Another rubber game. The Coons were not good at those recently. It was May 21, and we faced our first lefty in the month, Jorge Ramon (1-3, 7.55 ERA). Meanwhile, we sent Scott Wade, who quietly had sneaked into third place in ERA in the Continental League with a 2.33 mark. Ramon with his stellar send-him-to-the-mines ERA was perfect through three, through four, through four and a third before Osanai finally cracked a double. He was not brought in to score, of course, and when Wade fell to a solo home run by Ruben Melendez, he trailed 1-0. Agony was creeping up again. Top 8th: Jose Rodriguez opened with a scratch single, bringing Wade to the plate. He whiffed twice on the bunt, then came back to walk. Two on, nobody out, and Reece singled to center to load them up for O-Mo, who grounded into a force at home. Higgins blooped to right – and it fell in just in front of Alfonso Rojas, the game was tied. Now Hall – any rip will make me happy. He grounded to 3B Martin Limon, who tapped the base, then went to first with the throw, but Hall beat it out, and Reece scored the go-ahead run. Osanai went to a full count, then singled to center. With the speedy Higgins set in motion, he scored easily.
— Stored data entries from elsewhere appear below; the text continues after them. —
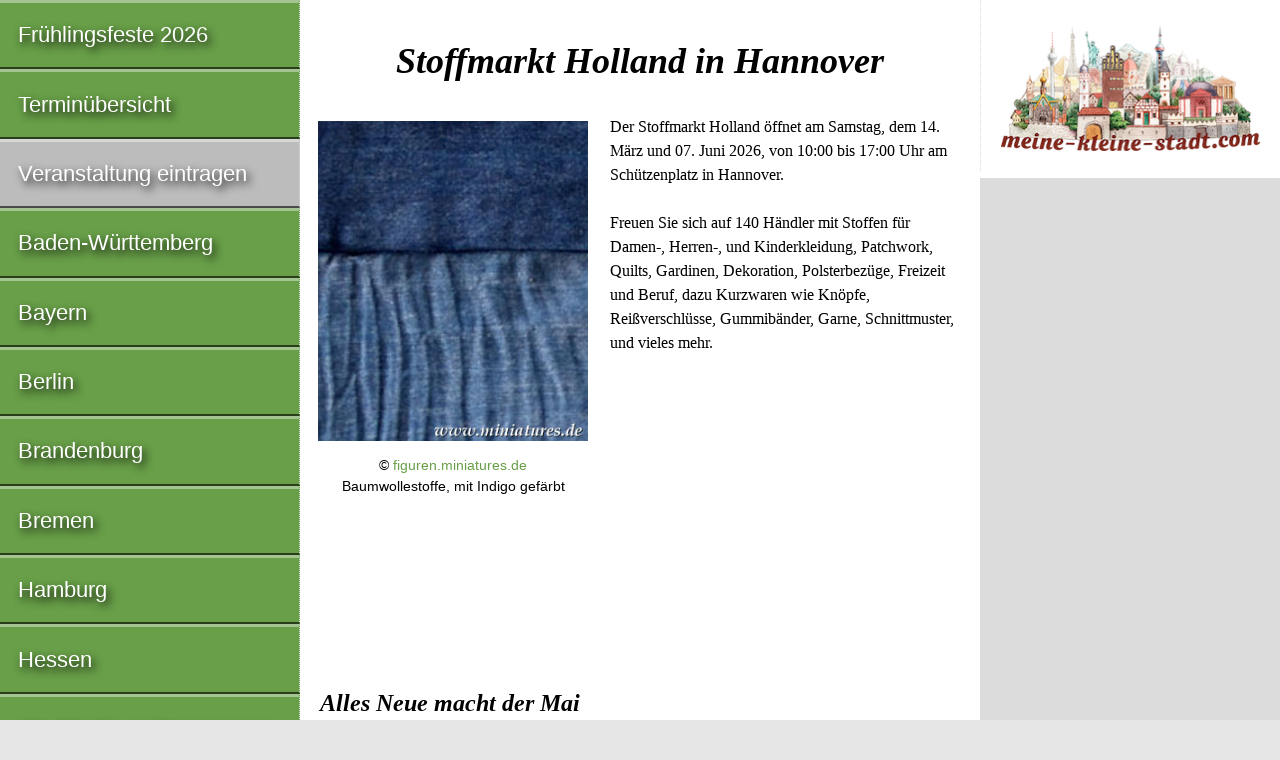

--- FILE ---
content_type: text/html; charset=utf-8
request_url: https://www.google.com/recaptcha/api2/aframe
body_size: 267
content:
<!DOCTYPE HTML><html><head><meta http-equiv="content-type" content="text/html; charset=UTF-8"></head><body><script nonce="Ju_sTsIMLmKKUhw3C_EYOQ">/** Anti-fraud and anti-abuse applications only. See google.com/recaptcha */ try{var clients={'sodar':'https://pagead2.googlesyndication.com/pagead/sodar?'};window.addEventListener("message",function(a){try{if(a.source===window.parent){var b=JSON.parse(a.data);var c=clients[b['id']];if(c){var d=document.createElement('img');d.src=c+b['params']+'&rc='+(localStorage.getItem("rc::a")?sessionStorage.getItem("rc::b"):"");window.document.body.appendChild(d);sessionStorage.setItem("rc::e",parseInt(sessionStorage.getItem("rc::e")||0)+1);localStorage.setItem("rc::h",'1769812708890');}}}catch(b){}});window.parent.postMessage("_grecaptcha_ready", "*");}catch(b){}</script></body></html>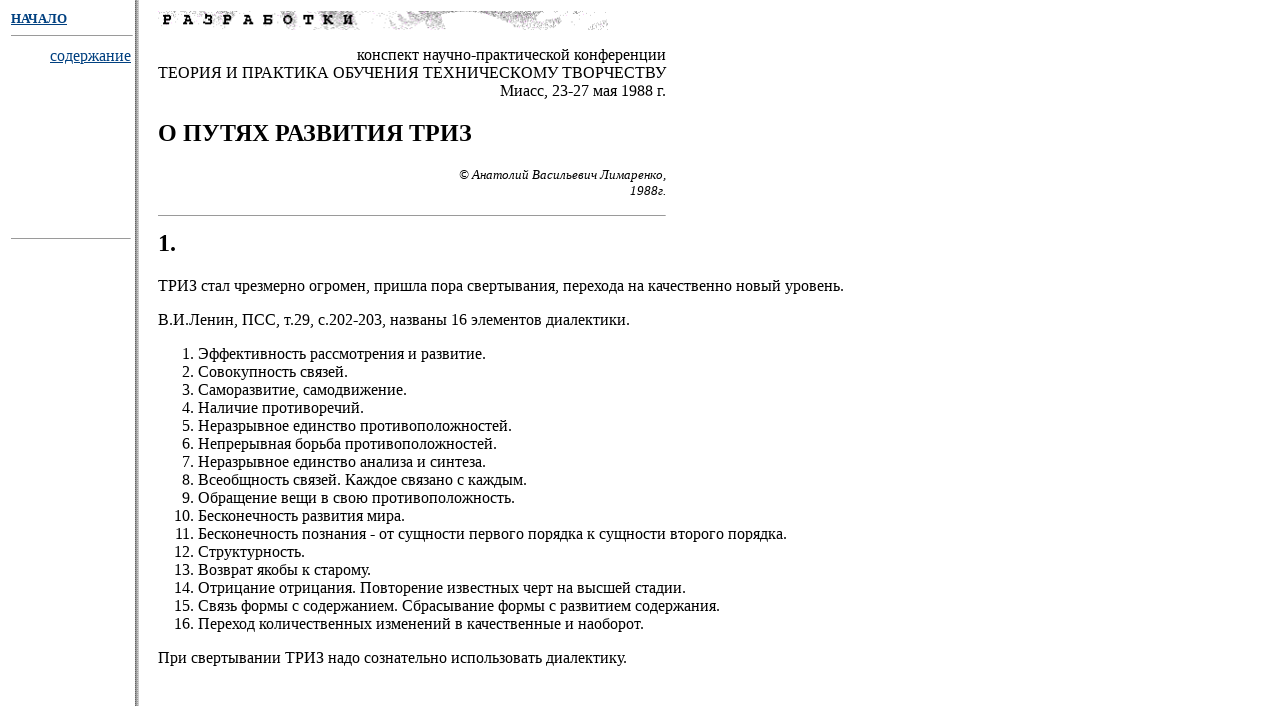

--- FILE ---
content_type: text/html
request_url: http://trizminsk.org/e/2000116.htm
body_size: 3650
content:
<!DOCTYPE HTML PUBLIC "-//W3C//DTD HTML 3.2//EN">
<HTML>
<HEAD>
   <meta http-equiv="content-type" content="text/html; charset=windows-1251">
   <TITLE>конспект конференции в Миассе, 1988г.</TITLE>
</HEAD>
<BODY TEXT="#000000" BGCOLOR="#FFFFFF" LINK="#004080" VLINK="#800080" ALINK="#0080FF" BACKGROUND="../bg.gif">

<TABLE>
<TR>
<TD VALIGN=TOP WIDTH=120><B><FONT SIZE=-1>
<A HREF="../index0.htm">НАЧАЛО</A></B></FONT>
<HR SIZE=1 WIDTH="100%"><IMG SRC="../i/hr.gif" BORDER=0>
<DIV ALIGN=right><A HREF="20001.htm#toc">содержание</A></DIV>
</TD>

<TD WIDTH=15></TD>

<TD></TD>

<TD VALIGN=TOP></A><A HREF="index.htm"><IMG SRC="../el_b.gif" BORDER=0 HEIGHT=19 WIDTH=450></A></P>
<DIV ALIGN=right>конспект научно-практической конференции
<BR>ТЕОРИЯ И ПРАКТИКА ОБУЧЕНИЯ ТЕХНИЧЕСКОМУ ТВОРЧЕСТВУ
<BR>Миасс, 23-27 мая 1988 г.</DIV>
<H2>О ПУТЯХ РАЗВИТИЯ ТРИЗ</H2>
<DIV ALIGN=right><FONT SIZE=-1><P><I>
© Анатолий Васильевич Лимаренко, <BR>1988г.
</FONT></I><HR SIZE=1></DIV>

</TD></TR></TABLE>

<TABLE>
<TR><TD VALIGN=TOP WIDTH=120><HR SIZE=1></TD><TD WIDTH=15></TD><TD></TD>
Wade sat down the Crusaders in order in the eighth, and West got up for the ninth, but wouldn’t enter it. Wade was pinch-hit for, and with two out, Salazar pinch-hit for Reece for a left-hander to bat, and drilled a 2-run homer that made it 5-1. Lagarde instead completed the game. 5-1 Coons. Salazar (PH) 1-1, HR, 2 RBI; O’Morrissey 2-5; Higgins 2-5, 2B, RBI; Osanai 2-4, 2B, RBI; Rodriguez 2-4, 2B; Wade 8.0 IP, 3 H, 1 R, 1 ER, 1 BB, 4 K, W (3-2) and 1-2, BB;

In other news

May 11 – TIJ OF Manuel Doval (.272, 4 HR, 19 RBI) will be out for a month with an ankle sprain.
May 15 – The Topeka Buffaloes issue a statement that their owner Dave Burton had passed away earlier in the week. His on Dave jr. has taken over the reigns. Junior is described as lenient and charitable.
May 15 – MIL RF Cristo Ramirez (.346, 1 HR, 11 RBI) will miss up to six weeks with back spasms.
May 15 – OCT SP Bob MacGruder (4-1, 1.99 ERA) tosses a 2-hit shutout, beating the Bayhawks 7-0.
May 18 – A hamstring strain puts IND OF Tomas Maguey (.342, 1 HR, 21 RBI) on the shelf for about three weeks.

Complaints and stuff

That’s enough crying for today. If you’re watching the Rays-Red Sox game right now, I feel like Matt Moore. He had that “Gotta be kiddin’ me” look. More than once.

Hall has slowed down, Salazar also a bit. We still get good production from the group encompassing Hall, Kinnear, Reece, O-Mo, Higgins, and Salazar, and even Osanai is still raising his AVG, but shows zero power. Catching is an issue and recently the pitching has been a huge problem with most starters being roughed up once during this stretch.

It’s still frustrating. The team is not working out at all. The offense has potential, and we have a +28 run differential, but they waste it on blowouts and then lose scores of close games. Things went better in that regard last year. That’s why we were first then and not now.